## GIVEN PASSAGE
-- BEGIN --

On Mon, Jul 29, 2019 at 10:32 AM Viresh Kumar viresh.kumar@linaro.org wrote:
On 29-07-19, 00:55, Doug Smythies wrote:
On 2019.07.25 23:58 Viresh Kumar wrote:
Hmm, so I tried to reproduce your setup on my ARM board.
- booted only with CPU0 so I hit the sugov_update_single() routine
- And applied below diff to make CPU look permanently busy:
-------------------------8<------------------------- diff --git a/kernel/sched/cpufreq_schedutil.c b/kernel/sched/cpufreq_schedutil.c index 2f382b0959e5..afb47490e5dc 100644 --- a/kernel/sched/cpufreq_schedutil.c +++ b/kernel/sched/cpufreq_schedutil.c @@ -121,6 +121,7 @@ static void sugov_fast_switch(struct sugov_policy *sg_policy, u64 time, if (!sugov_update_next_freq(sg_policy, time, next_freq)) return;
pr_info("%s: %d: %u\n", __func__, __LINE__, freq);
?? there is no "freq" variable here, and so this doesn't compile. However this works:
pr_info("%s: %d: %u\n", __func__, __LINE__, next_freq);
There are two paths we can take to change the frequency, normal sleep-able path (sugov_work) or fast path. Only one of them is taken by any driver ever. In your case it is the fast path always and in mine it was the slow path.
I only tested the diff with slow-path and copy pasted to fast path while giving out to you and so the build issue. Sorry about that.
Also make sure that the print is added after sugov_update_next_freq() is called, not before it.
next_freq = cpufreq_driver_fast_switch(policy, next_freq); if (!next_freq) return;
@@ -424,14 +425,10 @@ static unsigned long sugov_iowait_apply(struct sugov_cpu *sg_cpu, u64 time, #ifdef CONFIG_NO_HZ_COMMON static bool sugov_cpu_is_busy(struct sugov_cpu *sg_cpu) {
unsigned long idle_calls = tick_nohz_get_idle_calls_cpu(sg_cpu->cpu);
bool ret = idle_calls == sg_cpu->saved_idle_calls;
sg_cpu->saved_idle_calls = idle_calls;
return ret;
return true;
} #else -static inline bool sugov_cpu_is_busy(struct sugov_cpu *sg_cpu) { return false; } +static inline bool sugov_cpu_is_busy(struct sugov_cpu *sg_cpu) { return true; } #endif /* CONFIG_NO_HZ_COMMON */
/* @@ -565,6 +562,7 @@ static void sugov_work(struct kthread_work *work) sg_policy->work_in_progress = false; raw_spin_unlock_irqrestore(&sg_policy->update_lock, flags);
pr_info("%s: %d: %u\n", __func__, __LINE__, freq); mutex_lock(&sg_policy->work_lock); __cpufreq_driver_target(sg_policy->policy, freq, CPUFREQ_RELATION_L); mutex_unlock(&sg_policy->work_lock);
-------------------------8<-------------------------
Now, the frequency never gets down and so gets set to the maximum possible after a bit.
- Then I did:
echo <any-low-freq-value> > /sys/devices/system/cpu/cpufreq/policy0/scaling_max_freq
Without my patch applied: The print never gets printed and so frequency doesn't go down.
With my patch applied: The print gets printed immediately from sugov_work() and so the frequency reduces.
Can you try with this diff along with my Patch2 ? I suspect there may be something wrong with the intel_cpufreq driver as the patch fixes the only path we have in the schedutil governor which takes busyness of a CPU into account.

-- END --

## LIST OF TASKS
[1] Reproduce the passage of the schedutil thread between "I only tested" and "not before it.", inclusive.
[2] Carry the schedutil thread on from its final sentence.

## DATASET
-- BEGIN --

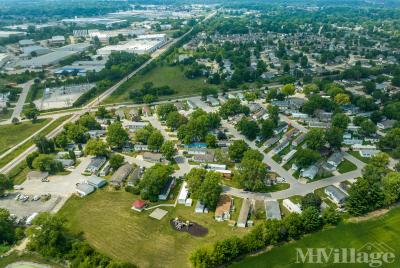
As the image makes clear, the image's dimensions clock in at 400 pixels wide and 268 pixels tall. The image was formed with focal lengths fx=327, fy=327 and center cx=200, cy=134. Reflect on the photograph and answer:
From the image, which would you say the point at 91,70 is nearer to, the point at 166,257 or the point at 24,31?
the point at 166,257

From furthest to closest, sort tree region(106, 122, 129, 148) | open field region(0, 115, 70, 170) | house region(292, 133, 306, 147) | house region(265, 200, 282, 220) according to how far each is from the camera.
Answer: house region(292, 133, 306, 147) < tree region(106, 122, 129, 148) < open field region(0, 115, 70, 170) < house region(265, 200, 282, 220)

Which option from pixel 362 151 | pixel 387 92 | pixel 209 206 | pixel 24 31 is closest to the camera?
pixel 209 206

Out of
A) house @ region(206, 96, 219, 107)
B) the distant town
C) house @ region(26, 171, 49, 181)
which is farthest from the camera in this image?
house @ region(206, 96, 219, 107)

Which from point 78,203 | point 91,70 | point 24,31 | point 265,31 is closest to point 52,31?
point 24,31

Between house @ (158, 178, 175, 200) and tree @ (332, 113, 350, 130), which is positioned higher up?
tree @ (332, 113, 350, 130)

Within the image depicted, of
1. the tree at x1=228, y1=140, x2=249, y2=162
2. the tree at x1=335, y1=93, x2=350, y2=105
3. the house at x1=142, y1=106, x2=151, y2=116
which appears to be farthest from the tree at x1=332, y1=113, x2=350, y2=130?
the house at x1=142, y1=106, x2=151, y2=116

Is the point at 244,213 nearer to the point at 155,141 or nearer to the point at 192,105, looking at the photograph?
the point at 155,141

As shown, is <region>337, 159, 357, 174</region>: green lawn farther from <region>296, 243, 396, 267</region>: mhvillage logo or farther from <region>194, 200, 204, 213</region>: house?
<region>194, 200, 204, 213</region>: house
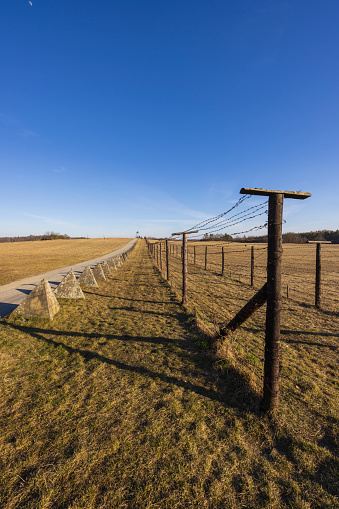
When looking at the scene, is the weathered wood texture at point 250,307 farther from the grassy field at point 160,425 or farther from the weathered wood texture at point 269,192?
the weathered wood texture at point 269,192

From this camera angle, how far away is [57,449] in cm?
275

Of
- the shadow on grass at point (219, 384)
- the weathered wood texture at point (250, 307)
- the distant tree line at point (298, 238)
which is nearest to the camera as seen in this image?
the weathered wood texture at point (250, 307)

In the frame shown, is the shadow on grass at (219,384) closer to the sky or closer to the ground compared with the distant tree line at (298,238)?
closer to the ground

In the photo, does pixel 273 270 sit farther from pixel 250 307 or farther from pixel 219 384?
pixel 219 384

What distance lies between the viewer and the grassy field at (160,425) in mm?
2303

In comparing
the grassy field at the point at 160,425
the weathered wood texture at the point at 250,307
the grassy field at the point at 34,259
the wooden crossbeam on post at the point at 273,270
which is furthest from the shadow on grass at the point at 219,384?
the grassy field at the point at 34,259

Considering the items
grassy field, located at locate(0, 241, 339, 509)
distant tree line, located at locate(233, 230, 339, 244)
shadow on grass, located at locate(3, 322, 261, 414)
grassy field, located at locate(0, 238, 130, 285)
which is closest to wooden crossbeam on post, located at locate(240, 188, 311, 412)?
shadow on grass, located at locate(3, 322, 261, 414)

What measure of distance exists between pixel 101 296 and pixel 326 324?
10.1 m

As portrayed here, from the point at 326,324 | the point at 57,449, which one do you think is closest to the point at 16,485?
the point at 57,449

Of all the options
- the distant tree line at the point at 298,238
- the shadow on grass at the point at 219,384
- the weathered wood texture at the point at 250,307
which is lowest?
the shadow on grass at the point at 219,384

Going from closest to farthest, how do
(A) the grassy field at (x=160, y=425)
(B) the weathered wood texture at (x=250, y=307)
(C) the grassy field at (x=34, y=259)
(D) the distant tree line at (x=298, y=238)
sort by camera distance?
1. (A) the grassy field at (x=160, y=425)
2. (B) the weathered wood texture at (x=250, y=307)
3. (D) the distant tree line at (x=298, y=238)
4. (C) the grassy field at (x=34, y=259)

-- END --

## FINAL ANSWERS
[1]
I only tested the diff with slow-path and copy pasted to fast path while giving out to you and so the build issue. Sorry about that.
Also make sure that the print is added after sugov_update_next_freq() is called, not before it.

[2]
With this diff along with your patch2 There is never a print message from sugov_work. There are from sugov_fast_switch.
Which is okay. sugov_work won't get hit in your case as I explained above.
Note that for the intel_cpufreq CPU scaling driver and the schedutil governor I adjust the maximum clock frequency this way:
echo <any-low-percent> > /sys/devices/system/cpu/intel_pstate/max_perf_pct
This should eventually call sugov_limits() in schedutil governor, this can be easily checked with another print message.
I also applied the pr_info messages to the reverted kernel, and re-did my tests (where everything works as expected). There is never a print message from sugov_work. There are from sugov_fast_switch.
that's fine.
Notes:
I do not know if: /sys/devices/system/cpu/cpufreq/policy*/scaling_max_freq /sys/devices/system/cpu/cpufreq/policy*/scaling_min_freq Need to be accurate when using the intel_pstate driver in passive mode. They are not. The commit comment for 9083e4986124389e2a7c0ffca95630a4983887f0 suggests that they might need to be representative. I wonder if something similar to that commit is needed for other global changes, such as max_perf_pct and min_perf_pct?
We are already calling intel_pstate_update_policies() in that case, so it should be fine I believe.
intel_cpufreq/ondemand doesn't work properly on the reverted kernel.
reverted kernel ? The patch you reverted was only for schedutil and it shouldn't have anything to do with ondemand.
(just discovered, not investigated) I don't know about other governors.
When you do:
echo <any-low-percent> > /sys/devices/system/cpu/intel_pstate/max_perf_pct
How soon does the print from sugov_fast_switch() gets printed ? Immediately ? Check with both the kernels, with my patch and with the reverted patch.
Also see if there is any difference in the next_freq value in both the kernels when you change max_perf_pct.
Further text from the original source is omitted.